Quick Links

Re: Schema design: user account deletion vs. keeping family tree data

From:	pg254kl(at)georgiou(dot)vip
To:	Christoph Pieper <christoph(at)fecra(dot)de>,"pgsql-generallists(dot)postgresql(dot)org" <pgsql-general(at)lists(dot)postgresql(dot)org>
Subject:	Re: Schema design: user account deletion vs. keeping family tree data
Date:	2025-11-24 21:51:35
Message-ID:	176402110004.8.5805411983290632546.1025420735@georgiou.vip
Views:	Whole Thread \| Raw Message \| Download mbox \| Resend email
Thread:
Lists:	pgsql-general

Option B would be fine with me, unless there is good reason to normalize
it further. A query using recursive CTE would be able to find ancestors
and descendants neatly and efficiently.

I deal with some tables in the billions of rows, and with that hat on, I
would use int/bigint identity for the PKs instead of UUIDs (less
storage, smaller indices, faster joins). I would have a boolean
'active' column to handle soft deletes, along with created_at and
disabled_at timestamptz columns maintained by triggers. I would use
composite partitioning, first level partition by list on 'active', and
second level partition by range on the id PK with the range being a few
million. If for some reason you have to use UUIDs, use time-based
UUIDv7 (native on PostgreSQL v18) so you can range partition.

* Written instruction *
Write out the entire mailing-list reply on schema design word for word. The lines that come next have no connection to the mailing-list reply above.

* Extracted information *
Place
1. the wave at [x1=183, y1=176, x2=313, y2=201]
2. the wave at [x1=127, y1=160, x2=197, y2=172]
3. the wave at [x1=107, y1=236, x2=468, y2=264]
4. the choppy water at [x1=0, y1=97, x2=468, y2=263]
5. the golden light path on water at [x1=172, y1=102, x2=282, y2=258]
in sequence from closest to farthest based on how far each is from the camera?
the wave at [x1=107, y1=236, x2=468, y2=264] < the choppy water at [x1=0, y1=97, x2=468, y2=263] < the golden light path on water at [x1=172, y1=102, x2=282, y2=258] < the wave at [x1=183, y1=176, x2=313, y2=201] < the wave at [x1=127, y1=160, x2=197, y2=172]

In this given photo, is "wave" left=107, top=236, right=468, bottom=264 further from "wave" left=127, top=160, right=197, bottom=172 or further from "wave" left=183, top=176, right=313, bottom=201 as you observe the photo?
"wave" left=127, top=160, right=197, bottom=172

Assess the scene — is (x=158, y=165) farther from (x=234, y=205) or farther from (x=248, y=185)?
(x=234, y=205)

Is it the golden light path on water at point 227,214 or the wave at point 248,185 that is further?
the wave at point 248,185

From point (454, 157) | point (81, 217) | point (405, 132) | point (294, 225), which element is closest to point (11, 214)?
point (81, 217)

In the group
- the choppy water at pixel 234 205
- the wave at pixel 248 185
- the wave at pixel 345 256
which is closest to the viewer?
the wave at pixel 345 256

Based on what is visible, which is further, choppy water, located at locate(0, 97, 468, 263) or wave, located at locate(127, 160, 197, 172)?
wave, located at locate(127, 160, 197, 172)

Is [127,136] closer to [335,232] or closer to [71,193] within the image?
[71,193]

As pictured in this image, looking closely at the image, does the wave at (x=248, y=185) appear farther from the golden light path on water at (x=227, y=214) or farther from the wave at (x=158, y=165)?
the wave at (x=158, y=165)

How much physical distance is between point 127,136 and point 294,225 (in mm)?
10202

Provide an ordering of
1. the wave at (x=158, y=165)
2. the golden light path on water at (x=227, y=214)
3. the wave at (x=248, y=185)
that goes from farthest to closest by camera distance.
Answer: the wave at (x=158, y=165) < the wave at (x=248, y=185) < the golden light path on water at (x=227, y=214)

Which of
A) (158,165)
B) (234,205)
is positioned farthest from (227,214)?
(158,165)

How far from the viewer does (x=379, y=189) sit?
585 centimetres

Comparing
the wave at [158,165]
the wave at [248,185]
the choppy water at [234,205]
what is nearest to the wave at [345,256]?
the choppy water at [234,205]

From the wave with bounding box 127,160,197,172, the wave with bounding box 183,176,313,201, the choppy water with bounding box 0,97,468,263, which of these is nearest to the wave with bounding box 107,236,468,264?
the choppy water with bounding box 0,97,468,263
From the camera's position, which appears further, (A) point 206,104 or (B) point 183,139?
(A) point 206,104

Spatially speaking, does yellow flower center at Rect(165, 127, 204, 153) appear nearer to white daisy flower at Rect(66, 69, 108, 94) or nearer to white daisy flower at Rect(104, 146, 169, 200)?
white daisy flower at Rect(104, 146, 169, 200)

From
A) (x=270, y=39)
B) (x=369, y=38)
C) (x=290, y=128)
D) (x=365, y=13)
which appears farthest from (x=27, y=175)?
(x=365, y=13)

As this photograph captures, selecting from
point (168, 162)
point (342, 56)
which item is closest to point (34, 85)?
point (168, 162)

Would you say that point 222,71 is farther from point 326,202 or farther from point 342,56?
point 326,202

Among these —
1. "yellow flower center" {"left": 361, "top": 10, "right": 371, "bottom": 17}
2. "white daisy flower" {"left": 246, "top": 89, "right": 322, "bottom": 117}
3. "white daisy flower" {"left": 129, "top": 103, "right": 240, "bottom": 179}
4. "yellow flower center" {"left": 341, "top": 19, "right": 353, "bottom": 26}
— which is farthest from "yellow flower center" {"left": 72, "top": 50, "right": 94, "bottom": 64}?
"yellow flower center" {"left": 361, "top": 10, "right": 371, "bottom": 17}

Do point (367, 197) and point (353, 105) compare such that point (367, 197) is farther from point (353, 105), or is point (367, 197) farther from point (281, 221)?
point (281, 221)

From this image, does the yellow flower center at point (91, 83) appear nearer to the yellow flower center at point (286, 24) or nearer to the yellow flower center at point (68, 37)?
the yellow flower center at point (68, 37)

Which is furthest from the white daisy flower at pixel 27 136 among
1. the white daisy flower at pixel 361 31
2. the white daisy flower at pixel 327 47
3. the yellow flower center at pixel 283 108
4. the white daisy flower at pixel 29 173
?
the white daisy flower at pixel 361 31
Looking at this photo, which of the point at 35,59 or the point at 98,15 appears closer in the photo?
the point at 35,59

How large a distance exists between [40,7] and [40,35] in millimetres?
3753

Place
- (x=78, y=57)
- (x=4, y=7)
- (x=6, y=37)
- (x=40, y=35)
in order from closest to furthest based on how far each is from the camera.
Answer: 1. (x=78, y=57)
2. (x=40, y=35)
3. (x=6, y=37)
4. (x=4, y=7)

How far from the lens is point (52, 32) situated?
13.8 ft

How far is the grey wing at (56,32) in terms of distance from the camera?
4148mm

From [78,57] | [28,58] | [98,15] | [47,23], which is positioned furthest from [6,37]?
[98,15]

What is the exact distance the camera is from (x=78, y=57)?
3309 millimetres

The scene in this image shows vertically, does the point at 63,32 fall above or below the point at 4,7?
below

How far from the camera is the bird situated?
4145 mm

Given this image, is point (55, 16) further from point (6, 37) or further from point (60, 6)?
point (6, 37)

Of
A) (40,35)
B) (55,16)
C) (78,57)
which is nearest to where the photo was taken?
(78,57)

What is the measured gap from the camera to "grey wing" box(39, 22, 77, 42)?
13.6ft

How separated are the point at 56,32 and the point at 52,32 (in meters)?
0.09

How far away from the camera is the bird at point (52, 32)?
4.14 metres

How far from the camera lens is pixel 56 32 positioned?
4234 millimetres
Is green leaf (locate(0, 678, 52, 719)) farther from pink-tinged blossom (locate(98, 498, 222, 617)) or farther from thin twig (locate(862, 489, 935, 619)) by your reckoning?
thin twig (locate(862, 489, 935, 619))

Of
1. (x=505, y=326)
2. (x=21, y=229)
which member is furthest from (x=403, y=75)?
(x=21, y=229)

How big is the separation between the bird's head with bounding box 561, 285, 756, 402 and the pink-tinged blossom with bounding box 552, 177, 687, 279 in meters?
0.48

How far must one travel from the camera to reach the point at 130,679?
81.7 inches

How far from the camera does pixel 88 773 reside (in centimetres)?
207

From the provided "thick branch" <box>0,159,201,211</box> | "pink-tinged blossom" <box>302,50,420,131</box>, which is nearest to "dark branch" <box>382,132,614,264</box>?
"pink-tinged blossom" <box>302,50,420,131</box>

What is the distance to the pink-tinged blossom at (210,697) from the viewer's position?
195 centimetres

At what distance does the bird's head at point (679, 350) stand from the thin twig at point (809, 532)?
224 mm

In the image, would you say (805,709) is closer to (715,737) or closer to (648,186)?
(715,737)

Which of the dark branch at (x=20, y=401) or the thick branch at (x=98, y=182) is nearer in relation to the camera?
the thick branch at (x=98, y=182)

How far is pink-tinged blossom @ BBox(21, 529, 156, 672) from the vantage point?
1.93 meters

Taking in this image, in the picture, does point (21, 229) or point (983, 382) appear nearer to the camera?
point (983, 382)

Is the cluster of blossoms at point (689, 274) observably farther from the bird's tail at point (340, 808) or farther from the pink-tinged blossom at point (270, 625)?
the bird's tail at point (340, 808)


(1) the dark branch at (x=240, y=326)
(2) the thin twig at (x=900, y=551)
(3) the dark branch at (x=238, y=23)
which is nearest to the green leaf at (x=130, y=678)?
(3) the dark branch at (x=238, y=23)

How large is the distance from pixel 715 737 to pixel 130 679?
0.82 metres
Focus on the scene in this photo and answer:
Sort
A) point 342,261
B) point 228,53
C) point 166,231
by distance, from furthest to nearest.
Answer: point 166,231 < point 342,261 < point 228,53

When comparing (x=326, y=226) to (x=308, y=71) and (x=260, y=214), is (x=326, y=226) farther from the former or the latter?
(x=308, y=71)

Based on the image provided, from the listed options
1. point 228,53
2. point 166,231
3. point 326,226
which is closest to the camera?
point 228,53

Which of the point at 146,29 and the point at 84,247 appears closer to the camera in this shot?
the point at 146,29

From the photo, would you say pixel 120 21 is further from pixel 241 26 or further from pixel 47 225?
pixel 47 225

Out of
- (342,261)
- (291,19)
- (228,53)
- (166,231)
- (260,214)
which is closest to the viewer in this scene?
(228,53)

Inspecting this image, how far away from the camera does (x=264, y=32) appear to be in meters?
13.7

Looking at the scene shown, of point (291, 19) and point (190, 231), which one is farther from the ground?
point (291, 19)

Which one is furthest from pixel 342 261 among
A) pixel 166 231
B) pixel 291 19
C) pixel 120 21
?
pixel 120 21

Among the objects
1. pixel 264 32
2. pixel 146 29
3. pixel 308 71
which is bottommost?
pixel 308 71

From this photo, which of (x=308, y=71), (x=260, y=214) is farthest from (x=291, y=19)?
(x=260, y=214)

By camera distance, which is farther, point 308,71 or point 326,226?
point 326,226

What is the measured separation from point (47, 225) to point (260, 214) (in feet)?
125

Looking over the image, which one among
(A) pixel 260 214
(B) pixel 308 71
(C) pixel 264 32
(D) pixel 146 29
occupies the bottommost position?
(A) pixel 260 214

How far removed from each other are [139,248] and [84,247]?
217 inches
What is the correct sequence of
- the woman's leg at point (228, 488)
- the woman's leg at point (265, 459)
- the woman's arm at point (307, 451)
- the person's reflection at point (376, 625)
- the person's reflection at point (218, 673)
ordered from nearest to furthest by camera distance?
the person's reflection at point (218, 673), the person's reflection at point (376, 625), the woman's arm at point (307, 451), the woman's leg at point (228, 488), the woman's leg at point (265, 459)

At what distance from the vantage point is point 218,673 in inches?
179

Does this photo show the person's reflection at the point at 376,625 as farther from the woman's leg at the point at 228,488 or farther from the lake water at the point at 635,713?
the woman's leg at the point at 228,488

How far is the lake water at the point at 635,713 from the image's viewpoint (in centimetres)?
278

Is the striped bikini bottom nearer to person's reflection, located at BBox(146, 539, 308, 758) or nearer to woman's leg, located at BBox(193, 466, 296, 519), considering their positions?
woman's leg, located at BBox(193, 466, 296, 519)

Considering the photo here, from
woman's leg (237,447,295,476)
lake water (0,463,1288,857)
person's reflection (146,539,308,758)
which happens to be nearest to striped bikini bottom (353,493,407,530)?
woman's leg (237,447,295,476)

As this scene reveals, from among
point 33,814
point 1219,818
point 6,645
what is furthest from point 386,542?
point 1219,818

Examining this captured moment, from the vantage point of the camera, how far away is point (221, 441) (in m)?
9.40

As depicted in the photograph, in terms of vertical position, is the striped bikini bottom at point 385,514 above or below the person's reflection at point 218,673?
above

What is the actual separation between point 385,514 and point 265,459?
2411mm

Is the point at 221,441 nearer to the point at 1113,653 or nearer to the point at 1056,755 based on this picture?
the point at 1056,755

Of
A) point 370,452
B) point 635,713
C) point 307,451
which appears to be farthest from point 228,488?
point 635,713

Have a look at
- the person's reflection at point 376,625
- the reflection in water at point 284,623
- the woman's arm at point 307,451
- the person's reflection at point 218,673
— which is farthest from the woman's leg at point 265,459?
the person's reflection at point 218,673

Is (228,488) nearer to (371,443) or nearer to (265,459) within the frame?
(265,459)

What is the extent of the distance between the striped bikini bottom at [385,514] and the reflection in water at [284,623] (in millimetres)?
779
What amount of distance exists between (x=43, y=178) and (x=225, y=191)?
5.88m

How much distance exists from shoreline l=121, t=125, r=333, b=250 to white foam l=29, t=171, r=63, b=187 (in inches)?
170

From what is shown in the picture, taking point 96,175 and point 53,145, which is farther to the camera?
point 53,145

* Task response *
Quick Links

Re: Schema design: user account deletion vs. keeping family tree data

From:	pg254kl(at)georgiou(dot)vip
To:	Christoph Pieper <christoph(at)fecra(dot)de>,"pgsql-generallists(dot)postgresql(dot)org" <pgsql-general(at)lists(dot)postgresql(dot)org>
Subject:	Re: Schema design: user account deletion vs. keeping family tree data
Date:	2025-11-24 21:51:35
Message-ID:	176402110004.8.5805411983290632546.1025420735@georgiou.vip
Views:	Whole Thread \| Raw Message \| Download mbox \| Resend email
Thread:
Lists:	pgsql-general

Option B would be fine with me, unless there is good reason to normalize
it further. A query using recursive CTE would be able to find ancestors
and descendants neatly and efficiently.

I deal with some tables in the billions of rows, and with that hat on, I
would use int/bigint identity for the PKs instead of UUIDs (less
storage, smaller indices, faster joins). I would have a boolean
'active' column to handle soft deletes, along with created_at and
disabled_at timestamptz columns maintained by triggers. I would use
composite partitioning, first level partition by list on 'active', and
second level partition by range on the id PK with the range being a few
million. If for some reason you have to use UUIDs, use time-based
UUIDv7 (native on PostgreSQL v18) so you can range partition.